── RECORDS TO PROCESS ──

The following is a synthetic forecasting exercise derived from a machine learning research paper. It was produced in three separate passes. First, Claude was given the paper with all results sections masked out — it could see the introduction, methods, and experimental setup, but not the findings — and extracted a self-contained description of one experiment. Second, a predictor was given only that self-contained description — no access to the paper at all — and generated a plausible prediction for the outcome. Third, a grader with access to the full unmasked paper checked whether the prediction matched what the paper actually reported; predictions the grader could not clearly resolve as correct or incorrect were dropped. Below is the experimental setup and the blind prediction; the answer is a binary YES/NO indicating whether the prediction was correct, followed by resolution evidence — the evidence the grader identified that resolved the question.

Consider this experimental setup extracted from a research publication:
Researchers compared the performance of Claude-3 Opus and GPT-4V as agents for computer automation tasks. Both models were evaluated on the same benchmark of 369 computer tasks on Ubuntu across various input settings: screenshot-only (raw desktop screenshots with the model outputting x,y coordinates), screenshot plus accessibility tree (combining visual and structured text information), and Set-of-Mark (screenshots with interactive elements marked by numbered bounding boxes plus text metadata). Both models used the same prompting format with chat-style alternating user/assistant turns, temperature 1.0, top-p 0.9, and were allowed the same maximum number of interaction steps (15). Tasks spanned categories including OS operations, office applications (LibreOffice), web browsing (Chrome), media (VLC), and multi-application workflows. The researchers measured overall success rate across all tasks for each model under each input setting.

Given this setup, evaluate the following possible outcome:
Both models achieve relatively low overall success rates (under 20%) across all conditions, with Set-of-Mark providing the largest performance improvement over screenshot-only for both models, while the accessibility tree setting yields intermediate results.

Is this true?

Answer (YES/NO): NO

───

WHAT TO WORK ON:
Copy out, in full, each line above that has the word "this" in it.

FINAL ANSWER:
Consider this experimental setup extracted from a research publication:
Given this setup, evaluate the following possible outcome:
Is this true?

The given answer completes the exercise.